Yvan Delorme revient sur quelques dossiers chauds: sa démission-surprise, la firme de sécurité privée BCIA qui a surveillé le quartier général de la police sans contrat et le double emploi de certains policiers.

Il a pondu ce courriel à chaud, moins d'une heure après la fin d'un conseil municipal houleux où le contrat de BCIA et les liens entre son patron, Luigi Coretti, et M.Delorme ont soulevé des vagues.

«Ce soir, le conseil de ville faisait écho à la saga qui secoue notre organisation depuis l'annonce de ma retraite, écrit Yvan Delorme. J'aimerais faire le point avec vous sur certains éléments qui font la manchette depuis bien trop longtemps à mon goût.»

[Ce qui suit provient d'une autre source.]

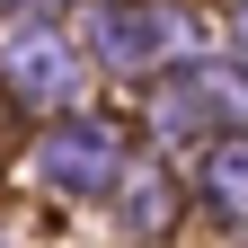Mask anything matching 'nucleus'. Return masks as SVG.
I'll return each mask as SVG.
<instances>
[{
	"label": "nucleus",
	"mask_w": 248,
	"mask_h": 248,
	"mask_svg": "<svg viewBox=\"0 0 248 248\" xmlns=\"http://www.w3.org/2000/svg\"><path fill=\"white\" fill-rule=\"evenodd\" d=\"M0 71H9L27 98H71V45L53 27H9L0 36Z\"/></svg>",
	"instance_id": "f03ea898"
},
{
	"label": "nucleus",
	"mask_w": 248,
	"mask_h": 248,
	"mask_svg": "<svg viewBox=\"0 0 248 248\" xmlns=\"http://www.w3.org/2000/svg\"><path fill=\"white\" fill-rule=\"evenodd\" d=\"M107 169H115V133L107 124H71V133L45 142V177L53 186H107Z\"/></svg>",
	"instance_id": "20e7f679"
},
{
	"label": "nucleus",
	"mask_w": 248,
	"mask_h": 248,
	"mask_svg": "<svg viewBox=\"0 0 248 248\" xmlns=\"http://www.w3.org/2000/svg\"><path fill=\"white\" fill-rule=\"evenodd\" d=\"M239 36H248V9H239Z\"/></svg>",
	"instance_id": "423d86ee"
},
{
	"label": "nucleus",
	"mask_w": 248,
	"mask_h": 248,
	"mask_svg": "<svg viewBox=\"0 0 248 248\" xmlns=\"http://www.w3.org/2000/svg\"><path fill=\"white\" fill-rule=\"evenodd\" d=\"M204 186H213V195H222L231 213H248V142L213 151V160H204Z\"/></svg>",
	"instance_id": "39448f33"
},
{
	"label": "nucleus",
	"mask_w": 248,
	"mask_h": 248,
	"mask_svg": "<svg viewBox=\"0 0 248 248\" xmlns=\"http://www.w3.org/2000/svg\"><path fill=\"white\" fill-rule=\"evenodd\" d=\"M186 45V18L177 9H107L98 18V53L115 62V71H151L160 53Z\"/></svg>",
	"instance_id": "f257e3e1"
},
{
	"label": "nucleus",
	"mask_w": 248,
	"mask_h": 248,
	"mask_svg": "<svg viewBox=\"0 0 248 248\" xmlns=\"http://www.w3.org/2000/svg\"><path fill=\"white\" fill-rule=\"evenodd\" d=\"M222 115H248V89L222 71H186L160 98V133H195V124H222Z\"/></svg>",
	"instance_id": "7ed1b4c3"
}]
</instances>
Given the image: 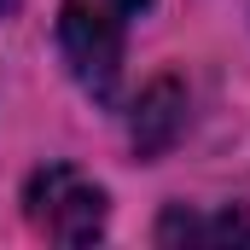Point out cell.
I'll list each match as a JSON object with an SVG mask.
<instances>
[{"label":"cell","instance_id":"1","mask_svg":"<svg viewBox=\"0 0 250 250\" xmlns=\"http://www.w3.org/2000/svg\"><path fill=\"white\" fill-rule=\"evenodd\" d=\"M123 18L111 0H64L59 12V53L99 105H111L123 82Z\"/></svg>","mask_w":250,"mask_h":250},{"label":"cell","instance_id":"2","mask_svg":"<svg viewBox=\"0 0 250 250\" xmlns=\"http://www.w3.org/2000/svg\"><path fill=\"white\" fill-rule=\"evenodd\" d=\"M23 204H29V221H35L53 245H93V239L105 233V215H111L105 192L93 187L87 175H76L70 163L41 169V175L29 181V192H23Z\"/></svg>","mask_w":250,"mask_h":250},{"label":"cell","instance_id":"3","mask_svg":"<svg viewBox=\"0 0 250 250\" xmlns=\"http://www.w3.org/2000/svg\"><path fill=\"white\" fill-rule=\"evenodd\" d=\"M181 128H187V87H181L175 76H157V82L140 93L134 117H128L134 151H140V157H163V151L181 140Z\"/></svg>","mask_w":250,"mask_h":250},{"label":"cell","instance_id":"4","mask_svg":"<svg viewBox=\"0 0 250 250\" xmlns=\"http://www.w3.org/2000/svg\"><path fill=\"white\" fill-rule=\"evenodd\" d=\"M250 245V221L221 209V215H192V209H169L157 221V245Z\"/></svg>","mask_w":250,"mask_h":250},{"label":"cell","instance_id":"5","mask_svg":"<svg viewBox=\"0 0 250 250\" xmlns=\"http://www.w3.org/2000/svg\"><path fill=\"white\" fill-rule=\"evenodd\" d=\"M12 6H18V0H0V18H6V12H12Z\"/></svg>","mask_w":250,"mask_h":250}]
</instances>
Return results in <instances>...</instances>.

Et il donne des explications. Qui ne sont pas des explications, car il n'y a aucune réponse aux trop nombreuses questions. Sur BCIA, par exemple, pas un mot sur l'absence de contrat. Yvan Delorme se contente de dire que «ce dossier est complexe et a dû faire face à plusieurs rebondissements hors du contrôle de tous».

Sur le double emploi, rien sur Mario Gisondi, le numéro trois de la police qui dirige une entreprise de construction. Il rappelle que «la Loi sur la police possède plusieurs mécanismes afin d'éviter aux policiers du Québec de se retrouver malgré eux dans des situations de conflits d'intérêt».

Et il ajoute: «Posons-nous la question dans toute cette saga: à qui profitent donc ces histoires???»

Question énigmatique - qu'il ponctue de trois points d'interrogation - à laquelle il ne répond pas.

Il termine en parlant de respect. «Finalement, je demande le droit au simple respect que vous méritez tous. Vous qui êtes en tout temps et quel que soit le poste que vous occupez, les meilleurs! Oui, vous êtes en tout temps les bons!»

À la fin du courriel, un post-scriptum: «Oui, oui, encore une fois écrit de mon blackberry... je vais me coucher bientôt...»

Personne n'a relu le courriel avant qu'il soit expédié aux 7200 employés du SPVM. Écrit à chaud, sans filet. Lui, le chef du plus grand corps de police du Québec; lui, qui patauge dans la controverse depuis des semaines.

Pas très prudent. Ni très rigoureux.

* * *

M.Delorme n'est pas le seul à s'imaginer qu'il va s'en tirer en escamotant le fond des choses. L'administration Tremblay aussi essaie d'ensevelir le dossier BCIA.

Il faut dire que Luigi Coretti a causé pas mal de remous. Le ministre de la Famille, Tony Tomassi, a dû démissionner parce qu'il avait utilisé une carte de crédit de BCIA alors qu'il était député. Le ministre de la Sécurité publique, Jacques Dupuis, a été éclaboussé, car son cabinet est intervenu auprès de la Sûreté du Québec pour que M.Coretti obtienne un permis de port d'arme.

Le gouvernement du Québec a perdu des millions en investissant dans BCIA. Luigi Coretti aurait aussi distribué des billets à des employés de son entreprise pour des activités de financement non seulement du Parti libéral, mais aussi du parti du maire Tremblay, Union Montréal. Le Directeur général des élections enquête.

Bref, tout cela est d'intérêt public. Qui oserait prétendre le contraire?

Vendredi matin, Yvan Delorme va comparaître devant la Commission de la sécurité publique. Sauf que cette réunion se déroulera à huis clos, car, a précisé le responsable, Claude Trudel, «c'est de nature plutôt privée».

Privée? La réunion va se tenir à l'hôtel de ville, devant des élus, le chef de police sera sur le gril et le seul point à l'ordre du jour est BCIA. Privée? Je ne comprends pas. Ou plutôt, je comprends trop bien. Peur des révélations embarrassantes? Pourtant, au lendemain de sa réélection, Gérald Tremblay a promis qu'il serait un homme nouveau, transparent. Et à la première controverse, il muselle les élus?

Il a invité la chef de l'opposition, Louise Harel, à cette réunion privée. Sauf qu'elle sera liée par le huis clos. M.Delorme pourra faire toutes les révélations qu'il voudra, ses secrets - s'il en a - seront protégés par le huis clos.

Le comble, c'est que la réunion a été déplacée. Elle aura lieu au deuxième étage de l'hôtel de ville, un endroit interdit aux journalistes. M.Delorme pourra donc entrer et sortir en douce, évitant soigneusement les journalistes. Pourquoi ce jeu de cache-cache?

C'est ça, le nouveau Gérald Tremblay?